-- Start of SOURCE TEXT --
Linda My Huynh, Robert terHorst, Samson Yan & Taylor Lapierre-Grignon

Metamorphic cabin encapsulates the necessities of everyday living in a natural and self- sustaining system by which the components tailor to the users’ needs. It works with the idea that space is limited, and energy and resources are scarce. By embracing these limitations, our team’s design concept focuses on the incorporation of natural systems and developing a versatile, tiny home that will lend itself to ever-changing forms of a living environment that not only causes minimal affect to nature but exists in harmony with it.
Our team’s design concept is based on analyzing and further detailing 5 essential components below:
1) Location
2) Spaces
3) Heating & Cooling
4) Water: potable, grey, black and heating
5) Energy / Miscellaneous Systems

1) Location:
The selected site is located in Killarney, Ontario in Canada. This location is in the Northern Hemisphere at +/- 45° Latitude within a Boreal Forest on the Canadian Shield. Several natural elements are found in the surroundings of the site bringing an abundance of freshwater lakes and forests in addition to adequate rainfall to support a growing season with long daylight periods.

2) Spaces
As with the name, Metamorphic Cabin has the ability to transform or “morph” the spaces depending on the users’ needs. This transformation comes in the form of Horizontal and Vertical transitions.
Design features that enable a flexibility in space usage include the following:
o Moving ceiling to change the volume of the space.
 Create a large volume on hot days to dissipate heat
 Create a smaller volume on cold days to conserve heat
 (see Section 3 on “Heating and Cooling”)
o Furniture:
 Murphy bed folds up into slide-away cabinet/wall unit
 Floor panel raises to become a table
 Closet unit can move vertically (between high ceiling, and crawlspace) to increase storage spaces in same volume to take advantage of space below and above the floor

o Door swings to define space:
 Door swing and panel re-defines toilet area to be a wet shower space
 Sliding panel in the moving murphy bed unit defines the bedroom space and links the washroom so it becomes an “ensuite” to the bedroom.
-- End of SOURCE TEXT --
-- Start of INPUT RECORDS --
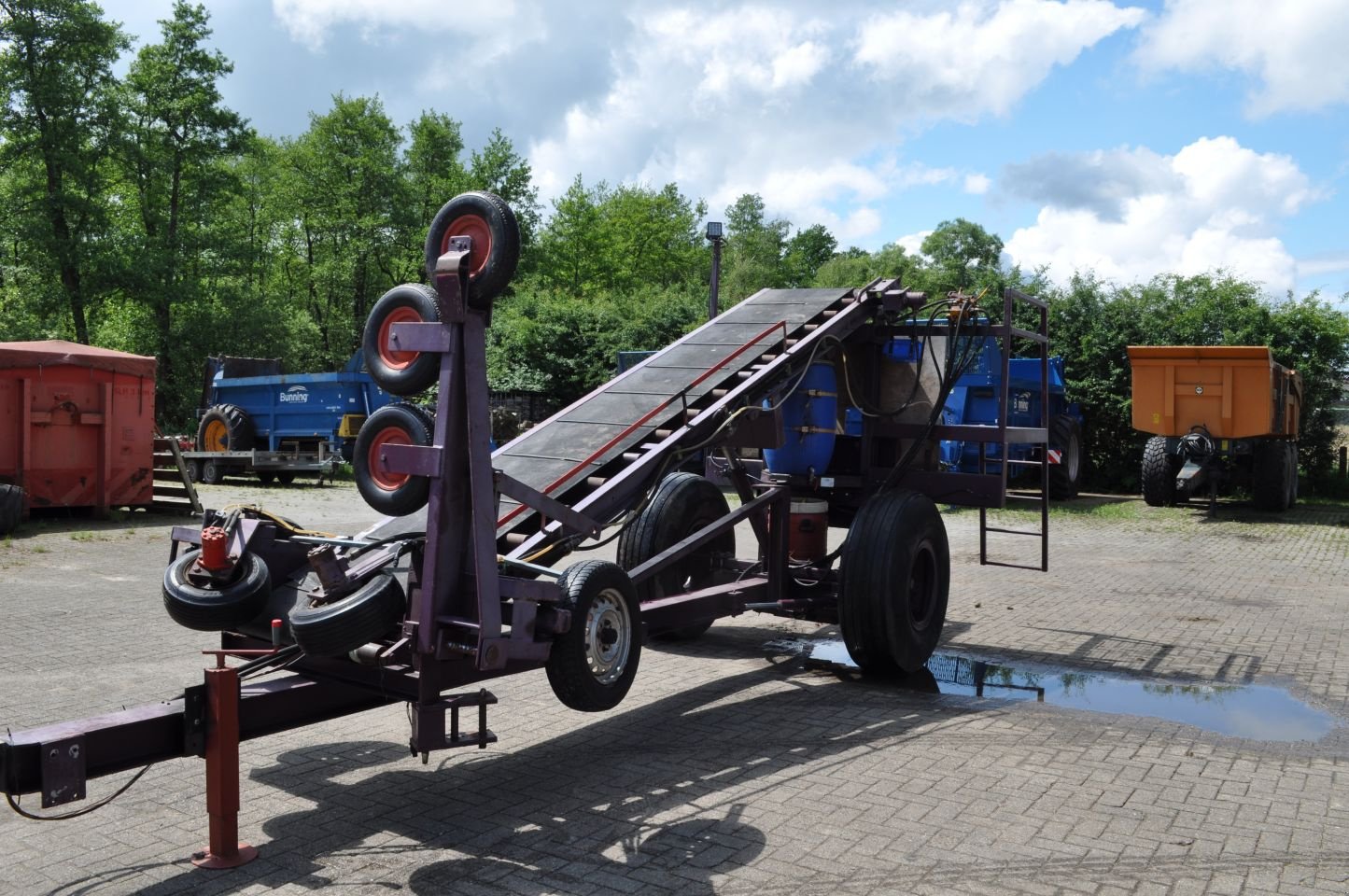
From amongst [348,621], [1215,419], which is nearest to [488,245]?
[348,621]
-- End of INPUT RECORDS --
-- Start of INPUT RECORDS --
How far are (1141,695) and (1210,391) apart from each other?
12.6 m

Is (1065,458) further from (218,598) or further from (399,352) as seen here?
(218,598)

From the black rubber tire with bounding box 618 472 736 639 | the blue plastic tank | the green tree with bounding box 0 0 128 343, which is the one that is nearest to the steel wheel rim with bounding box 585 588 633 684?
-- End of INPUT RECORDS --
▶ **THINGS TO DO**:
**1)** According to the cabin design text, why does the moving ceiling change the volume of the space? Answer in one to three sentences.
**2)** Reproduce the stretch of rows from the line that contains "How far are" through the line that contains "From the black", and nothing else.
The text and the rows have no connection to each other.

▶ **RESPONSES PER TASK**:
**1)** The ceiling creates a large volume on hot days so that heat can dissipate. On cold days it creates a smaller volume so that heat is conserved.

**2)**
How far are (1141,695) and (1210,391) apart from each other?
12.6 m

Is (1065,458) further from (218,598) or further from (399,352) as seen here?
(218,598)

From the black rubber tire with bounding box 618 472 736 639 | the blue plastic tank | the green tree with bounding box 0 0 128 343, which is the one that is nearest to the steel wheel rim with bounding box 585 588 633 684?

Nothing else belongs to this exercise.